第36話 036

携帯の調子が悪い、


なんて嘘だ。


強いて言うなら、調子が悪いのは、俺本体。



昨日は、もう考えるのは止めだ、と思った。

何とでもなる、と本気で思った。


なのに、


車に乗って、オフィスに着くと、そこにある現実が腑に落ちて、急にまた焦り出した。



こんなのは俺らしくない。

かなり、俺らしくない。

っていうか、

もう、俺じゃない。



平日だっていうのに90分待ちと言われた番号札を眺めながら、大きなため息を吐く。

これからしようとしている事も、説明がつかない。

堅実に、ただ面倒が起きないように、

そう思っているはずなのに、どんどん事態は拗れていっている。


出口があるのなら、誰でもいいから案内して欲しいと、心の底から願っていた。



「あれー? 植原オフィス長?」


待ち時間と答えのない焦りから目を逸らそうと、眠くもないのに目を瞑った瞬間、

明るい声が降ってきた。


「、、、和田さん?」


「良かった、最初に当たりで!」


セミロングの髪を揺らしながら、当たり前の様に和田愛梨が隣の椅子に腰を下ろした。


「今日、代休じゃ、、、」

俺が言い終わるよりも先に、

「代休なんですけど、前から攻めてる社長が急にアポ取れちゃって。
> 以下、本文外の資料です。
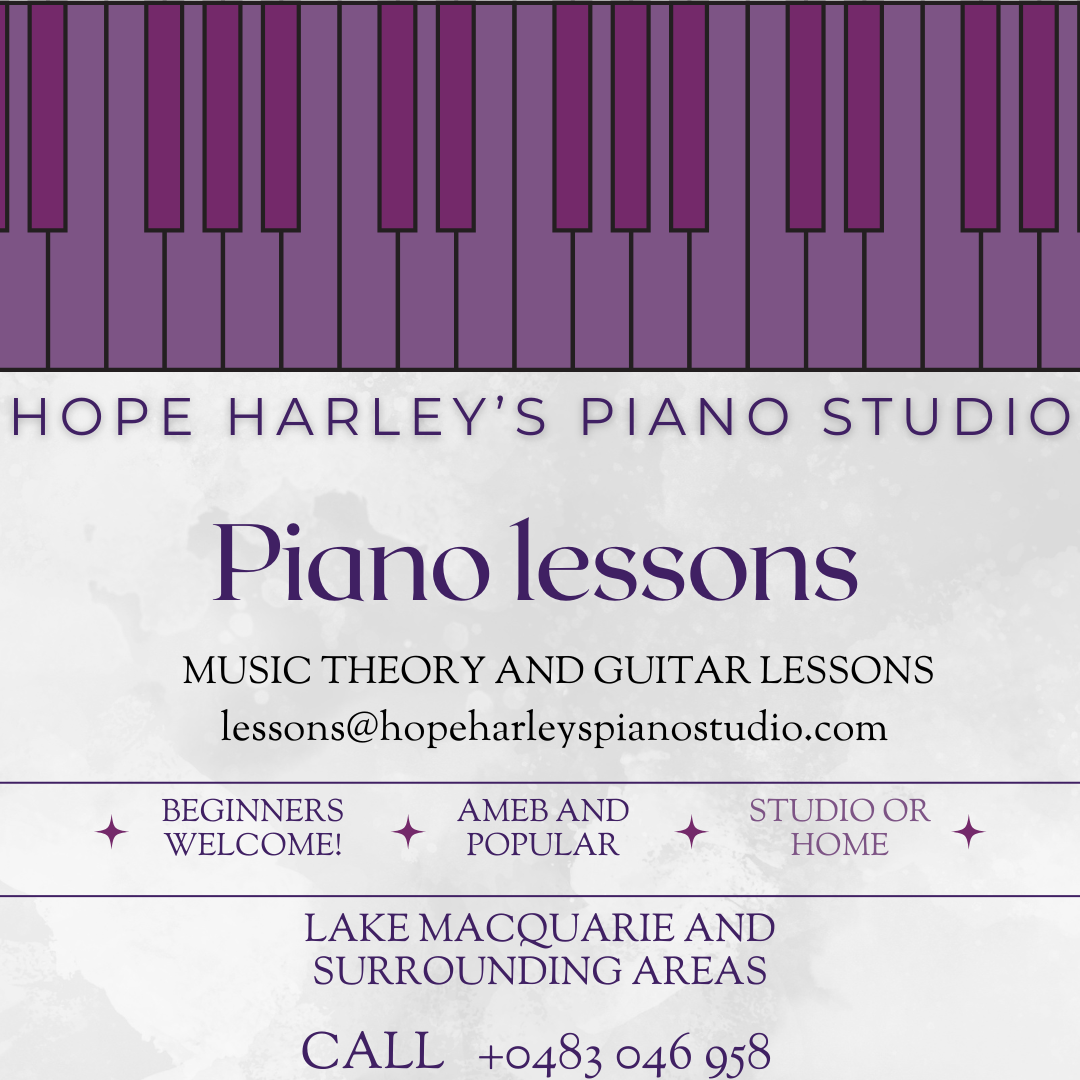 HOPE HARLEY'S PIANO STUDIO

Piano lessons

MUSIC THEORY AND GUITAR LESSONS

lessons@hopeharleyspianostudio.com

BEGINNERS WELCOME!

AMEB AND POPULAR

STUDIO OR HOME

LAKE MACQUARIE AND SURROUNDING AREAS

CALL +0483 046 958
オフィスに電話したら、オフィス長、ケータイ直しに行ったって言われちゃって。代理から電話入ってません? 繋がらないって言ってたから、近場探しに来ちゃいました」

マシンガンの様に話し始める。

「堂島オフィス長にも何回か同行してもらってて、でも、オフィス長、昨日は先輩の法人周り入ってたじゃないですか? 新人だし、後からかなーって思って、取り敢えず社長にオフィス長とご挨拶に伺いたいって言ったら、今日の2時なら空いてるって言われちゃって、めっちゃ慌てちゃいました」

アナウンサー顔負けの滑舌だ。


めちゃくちゃイメージ違うんですけど。。。


圧倒されつつも、仕事用の携帯をチェックする。

確かに。

オフィスと代理からの着信があった。


「、、、14時アポ、、、って事?」


和田さんの言葉が切れたのを捉えて、言葉を挟む。


「はい! お願い、できますか?」


「まぁ、、、今日は何もないから、大丈夫だけど」


押され気味に答えると、文字通り、笑顔がパッと咲いた。


この子の武器はこれか。


いつも通りに冷静な俺が、その笑顔を斜めに見ていた。